[Data under study — start]
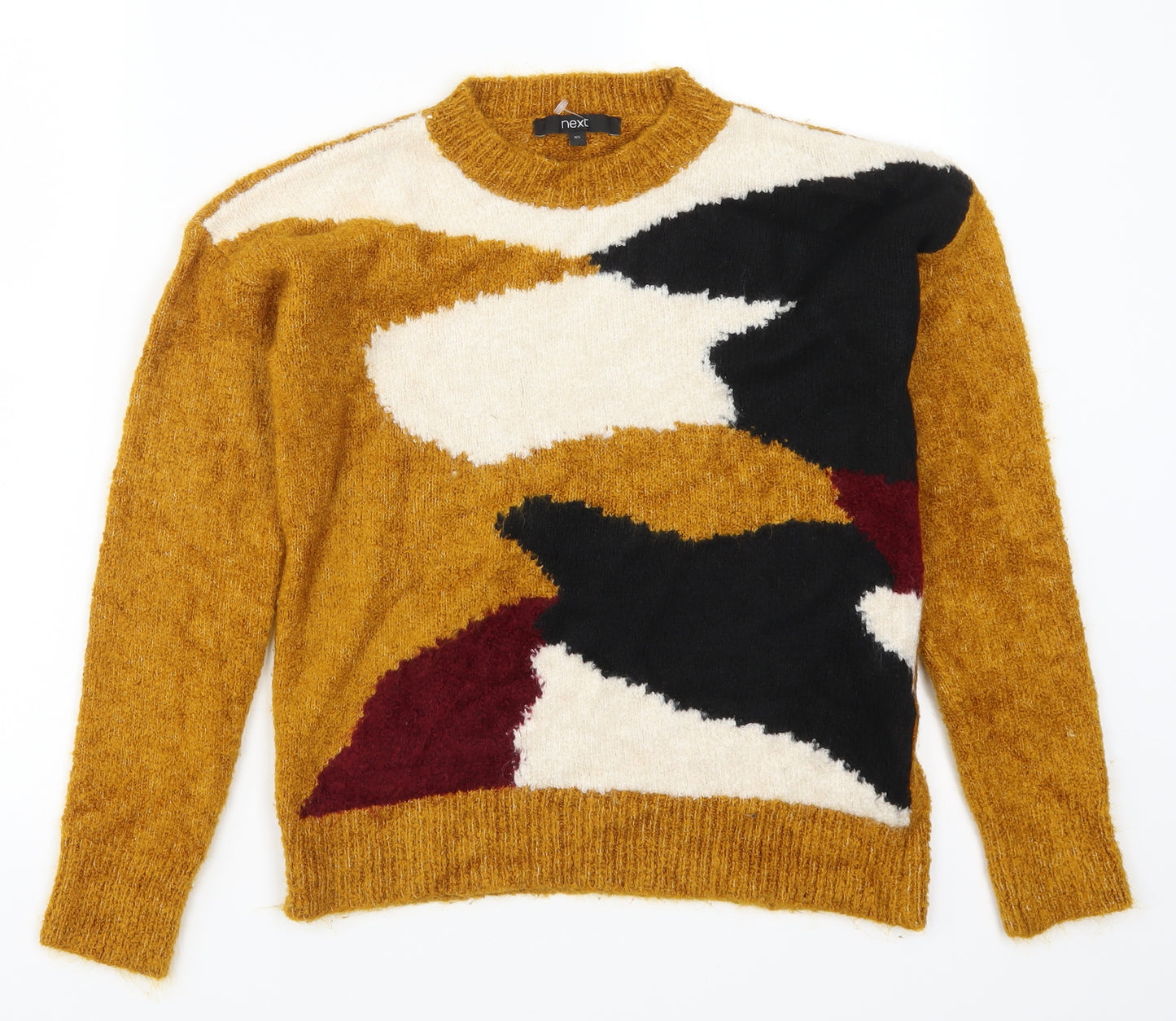 NEXT Womens Orange  Knit Pullover Jumper Size XS  - Abstract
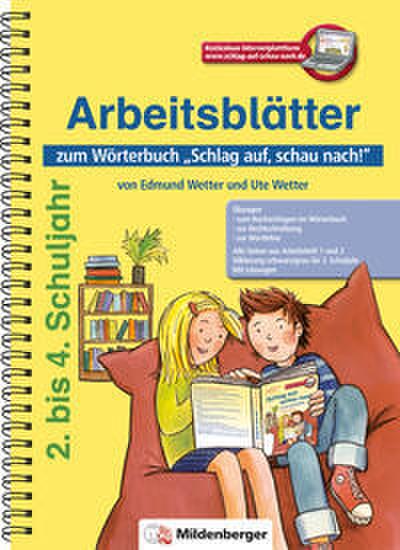 Arbeitsblätter zum Wörterbuch Schlag auf, schau nach!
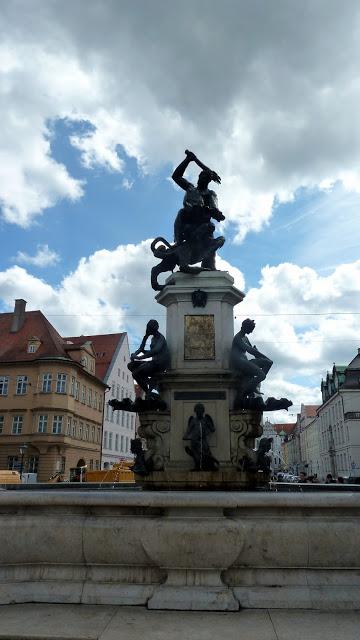 La fontaine d´Hercule d´Adriaen de Vries à Augsbourg
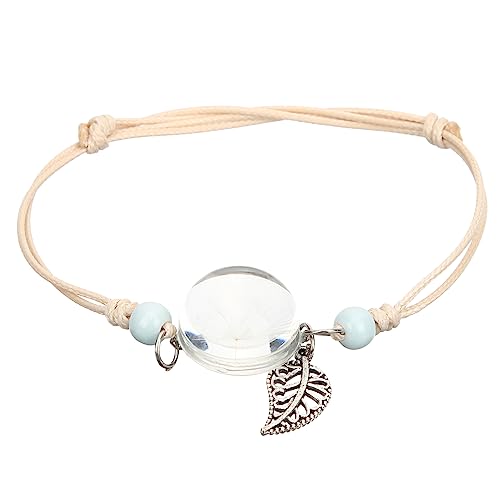 TOGEVAL Damen Armband mit Getrockneter Löwenzahnblume Leichtes Charm Armband für Frauen Komfortabel und Langlebig Modisches Schmuckstück für Alltag und Besondere Anlässe für Freundin und von TOGEVAL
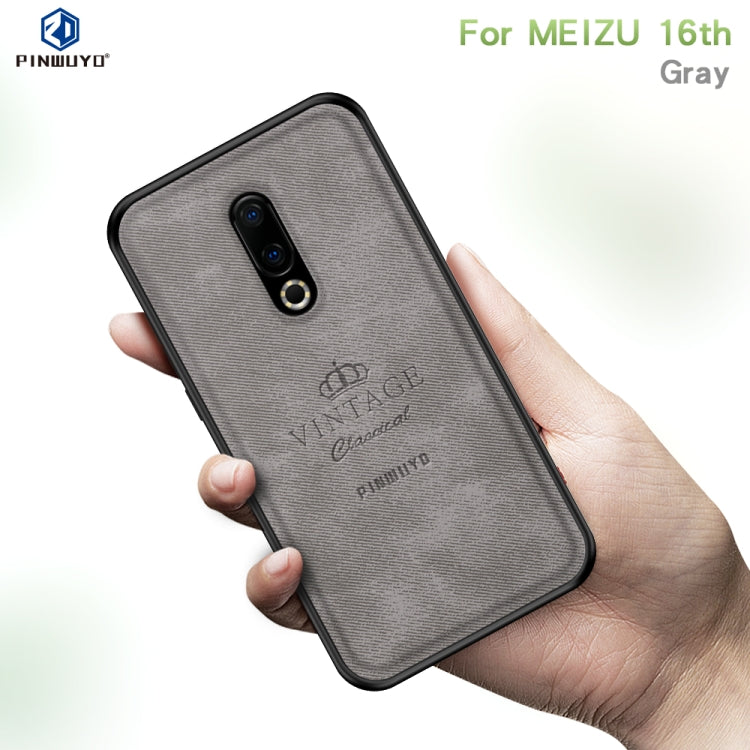 PINWUYO Shockproof Waterproof Full Coverage PC + TPU + Skin Protective Case for Meizu 16th(Brown) - Meizu by PINWUYO | Online Shopping South Africa | PMC Jewellery | Buy Now Pay Later Mobicred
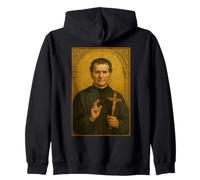 Catholic Icon of Saint John Bosco Zip Hoodie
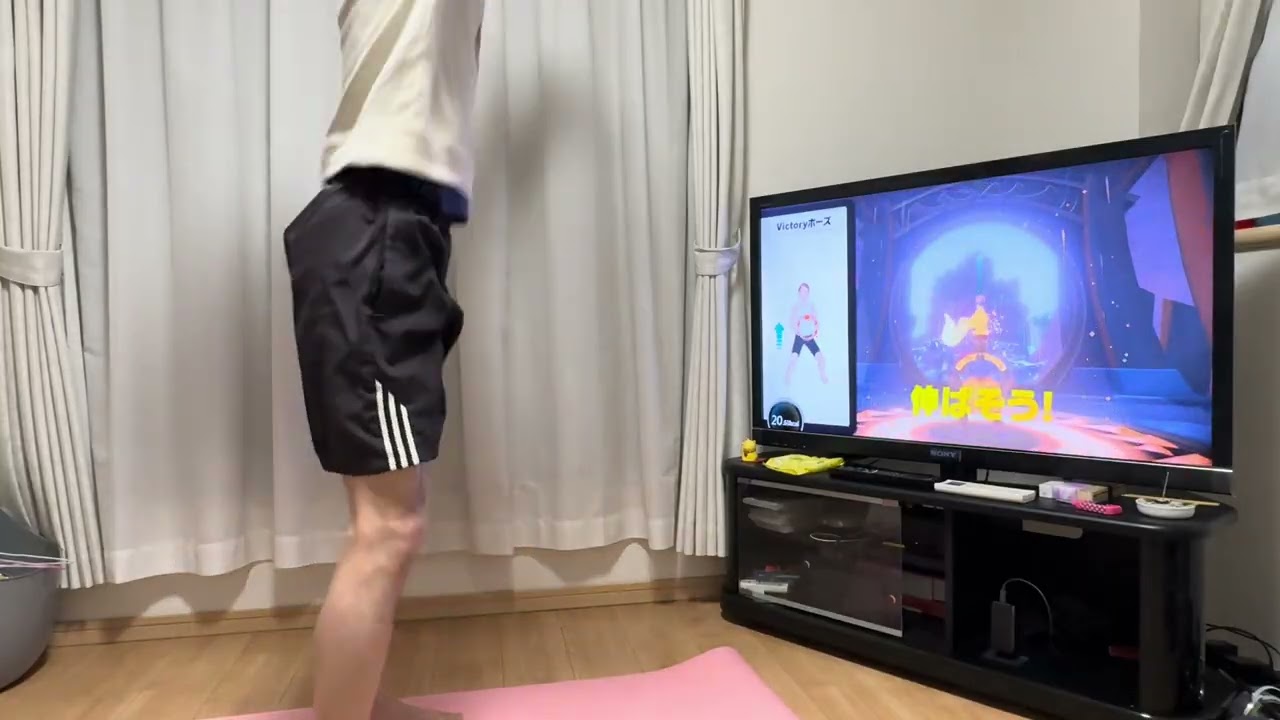 朝っぱらからリングフィットアドベンチャーその10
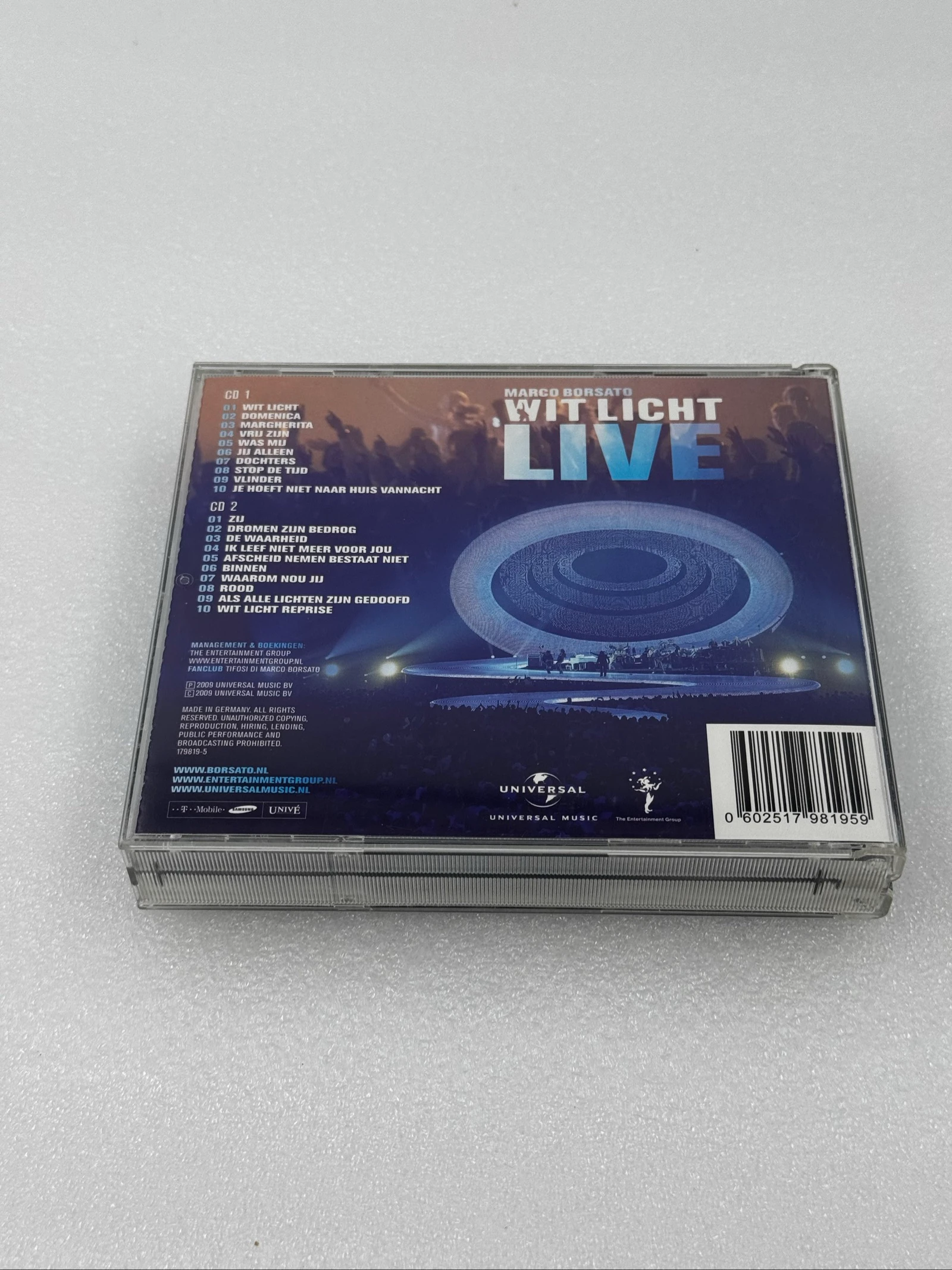 Marco Borsato - Lumière Blanche Live (2CD) – photo 2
[Data under study — finish]
▸ Exercise brief
Reproduce every entry above word for word, one per line, and leave the pictures out of your answer.

▸ Answer to this problem
 NEXT Womens Orange  Knit Pullover Jumper Size XS  - Abstract
 Arbeitsblätter zum Wörterbuch Schlag auf, schau nach!
 La fontaine d´Hercule d´Adriaen de Vries à Augsbourg
 TOGEVAL Damen Armband mit Getrockneter Löwenzahnblume Leichtes Charm Armband für Frauen Komfortabel und Langlebig Modisches Schmuckstück für Alltag und Besondere Anlässe für Freundin und von TOGEVAL
 PINWUYO Shockproof Waterproof Full Coverage PC + TPU + Skin Protective Case for Meizu 16th(Brown) - Meizu by PINWUYO | Online Shopping South Africa | PMC Jewellery | Buy Now Pay Later Mobicred
 Catholic Icon of Saint John Bosco Zip Hoodie
 朝っぱらからリングフィットアドベンチャーその10
 Marco Borsato - Lumière Blanche Live (2CD) – photo 2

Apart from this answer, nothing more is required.